GIVEN PASSAGE:

Healthcare - HCN. HCN of course despite FunnieBucket's comments. HCN is broadly invested in healthcare real estate (Indepenent Living, Assisted Living, Skilled Nursing, CCRC's - Continuing Care Retirement Community, Medical Office Buildings, and Specialty Care Hospitals).
As previously stated, HCN would be bulletproof if it were not for their rather large development pipeline. Even with the rather large development pipeline, HCN's debt service and debt maturities are very managable. HCN's senior housing segments have access to Fannie/Freddie financing. Also, makes loans to senior housing operators. Management team is in defensive mode.
Healthcare - OHI. Very, very little debt. Predominantly invested in skilled nursing real estate. Also, makes loans to senior housing operators. Management team is in defensive mode.

Stored dataset items
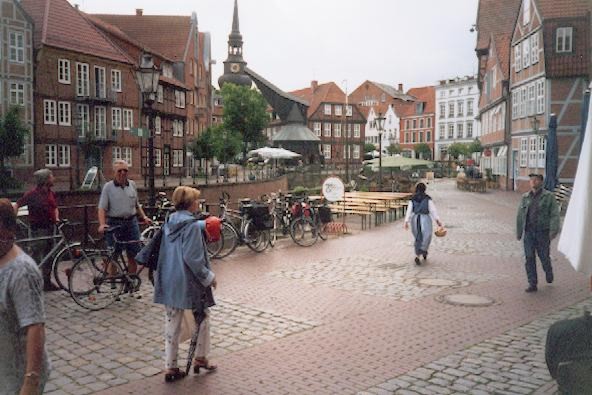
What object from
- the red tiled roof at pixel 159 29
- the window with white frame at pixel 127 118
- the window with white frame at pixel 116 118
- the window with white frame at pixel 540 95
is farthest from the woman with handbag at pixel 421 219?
the red tiled roof at pixel 159 29

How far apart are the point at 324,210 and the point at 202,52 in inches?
1862

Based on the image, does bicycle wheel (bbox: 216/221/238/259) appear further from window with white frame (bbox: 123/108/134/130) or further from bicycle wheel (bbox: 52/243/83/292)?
window with white frame (bbox: 123/108/134/130)

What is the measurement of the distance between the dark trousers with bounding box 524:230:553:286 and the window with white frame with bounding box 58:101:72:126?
109ft

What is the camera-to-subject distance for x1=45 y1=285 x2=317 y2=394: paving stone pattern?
5973 mm

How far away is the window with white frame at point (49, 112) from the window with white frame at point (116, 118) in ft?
16.7

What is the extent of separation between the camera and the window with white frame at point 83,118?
38875mm

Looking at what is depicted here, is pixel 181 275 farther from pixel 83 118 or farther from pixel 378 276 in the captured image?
pixel 83 118

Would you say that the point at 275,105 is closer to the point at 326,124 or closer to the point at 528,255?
the point at 326,124

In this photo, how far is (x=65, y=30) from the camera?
3803cm

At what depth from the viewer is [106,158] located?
4128cm

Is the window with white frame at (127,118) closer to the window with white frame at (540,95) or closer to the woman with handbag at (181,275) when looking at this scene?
the window with white frame at (540,95)

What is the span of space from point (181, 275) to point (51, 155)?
111ft

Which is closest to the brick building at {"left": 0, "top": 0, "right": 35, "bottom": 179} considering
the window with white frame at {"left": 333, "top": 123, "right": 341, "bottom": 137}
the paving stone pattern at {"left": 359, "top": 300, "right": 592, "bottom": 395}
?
the paving stone pattern at {"left": 359, "top": 300, "right": 592, "bottom": 395}

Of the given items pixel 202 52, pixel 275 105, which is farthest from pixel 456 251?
pixel 275 105
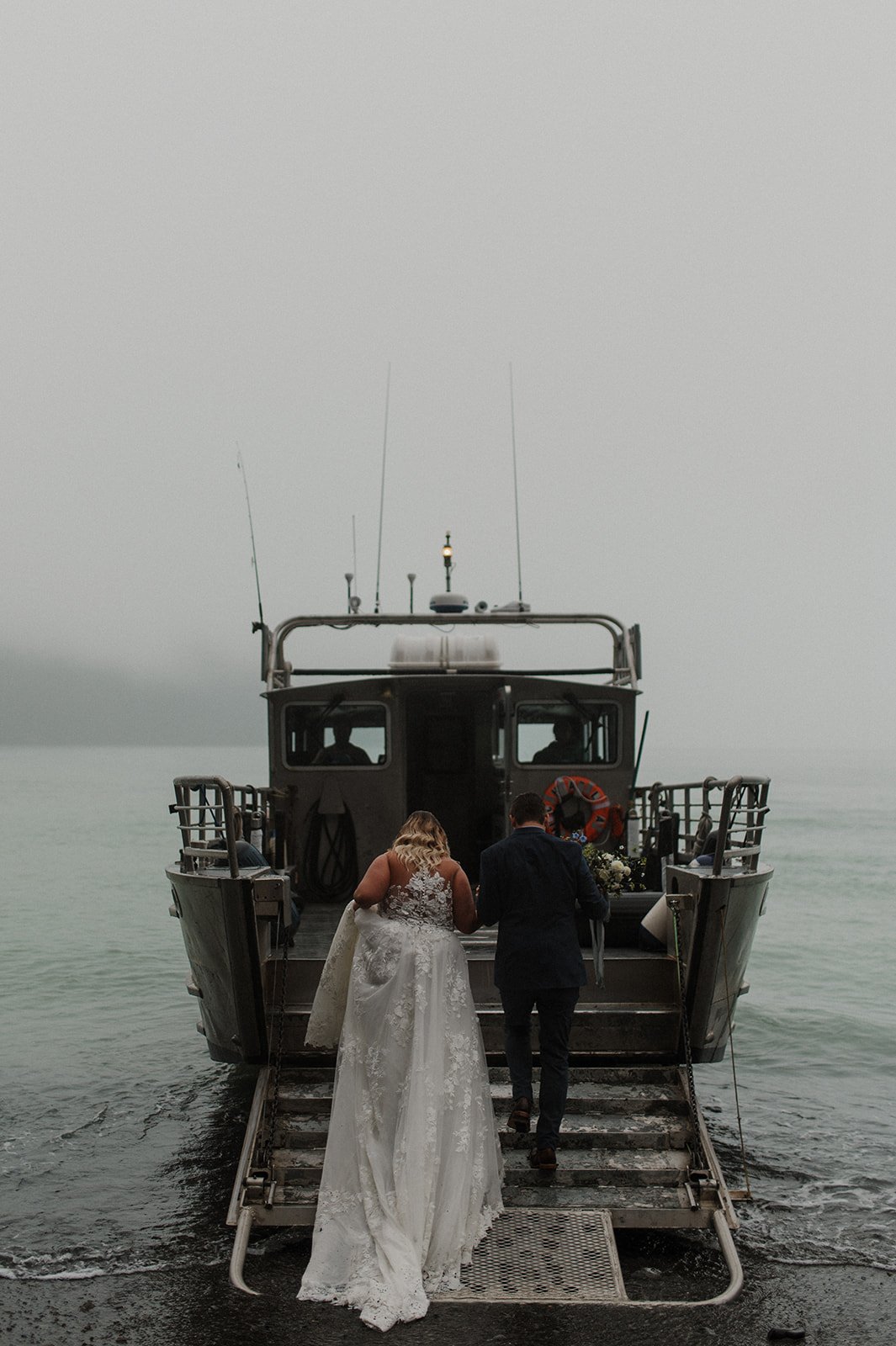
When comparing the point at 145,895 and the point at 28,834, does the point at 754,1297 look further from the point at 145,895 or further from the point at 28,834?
the point at 28,834

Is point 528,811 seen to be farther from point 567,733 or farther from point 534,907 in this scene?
point 567,733

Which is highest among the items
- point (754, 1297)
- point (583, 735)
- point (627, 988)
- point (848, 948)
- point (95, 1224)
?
point (583, 735)

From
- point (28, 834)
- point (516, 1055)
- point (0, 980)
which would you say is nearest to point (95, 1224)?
point (516, 1055)

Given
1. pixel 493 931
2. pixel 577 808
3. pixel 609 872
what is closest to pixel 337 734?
pixel 577 808

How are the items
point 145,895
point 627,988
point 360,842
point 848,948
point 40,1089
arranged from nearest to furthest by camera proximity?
1. point 627,988
2. point 360,842
3. point 40,1089
4. point 848,948
5. point 145,895

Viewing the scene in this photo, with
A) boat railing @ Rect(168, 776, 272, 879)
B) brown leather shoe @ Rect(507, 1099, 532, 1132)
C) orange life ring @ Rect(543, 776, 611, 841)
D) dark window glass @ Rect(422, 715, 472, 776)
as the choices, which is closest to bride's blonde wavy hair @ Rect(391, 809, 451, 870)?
boat railing @ Rect(168, 776, 272, 879)

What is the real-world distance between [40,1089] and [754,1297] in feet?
26.2

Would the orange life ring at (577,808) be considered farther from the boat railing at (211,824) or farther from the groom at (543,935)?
the groom at (543,935)

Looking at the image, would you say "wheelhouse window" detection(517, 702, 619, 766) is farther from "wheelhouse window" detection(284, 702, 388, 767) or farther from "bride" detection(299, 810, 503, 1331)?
"bride" detection(299, 810, 503, 1331)

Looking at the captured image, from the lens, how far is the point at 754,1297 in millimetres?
5961

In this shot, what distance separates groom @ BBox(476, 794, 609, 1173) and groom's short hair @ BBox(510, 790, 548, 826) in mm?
14

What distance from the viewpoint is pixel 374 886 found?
5855 mm

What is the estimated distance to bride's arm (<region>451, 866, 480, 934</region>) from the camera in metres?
5.96

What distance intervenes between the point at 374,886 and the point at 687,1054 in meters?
2.19
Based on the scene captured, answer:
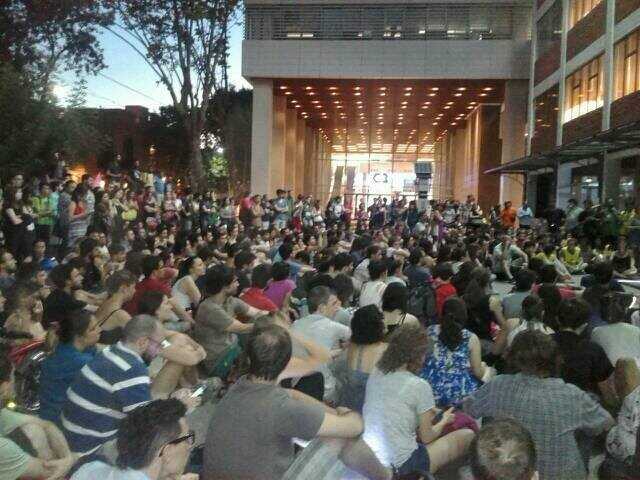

TASK LIST:
1/ From the notes on healthcare real estate, reproduce word for word the part that opens with the words containing "Healthcare - HCN." and closes with "Specialty Care Hospitals).".
2/ In the notes on healthcare real estate, what kind of real estate is OHI predominantly invested in?

RESPONSES PER TASK:
1/
Healthcare - HCN. HCN of course despite FunnieBucket's comments. HCN is broadly invested in healthcare real estate (Indepenent Living, Assisted Living, Skilled Nursing, CCRC's - Continuing Care Retirement Community, Medical Office Buildings, and Specialty Care Hospitals).

2/ Skilled nursing real estate.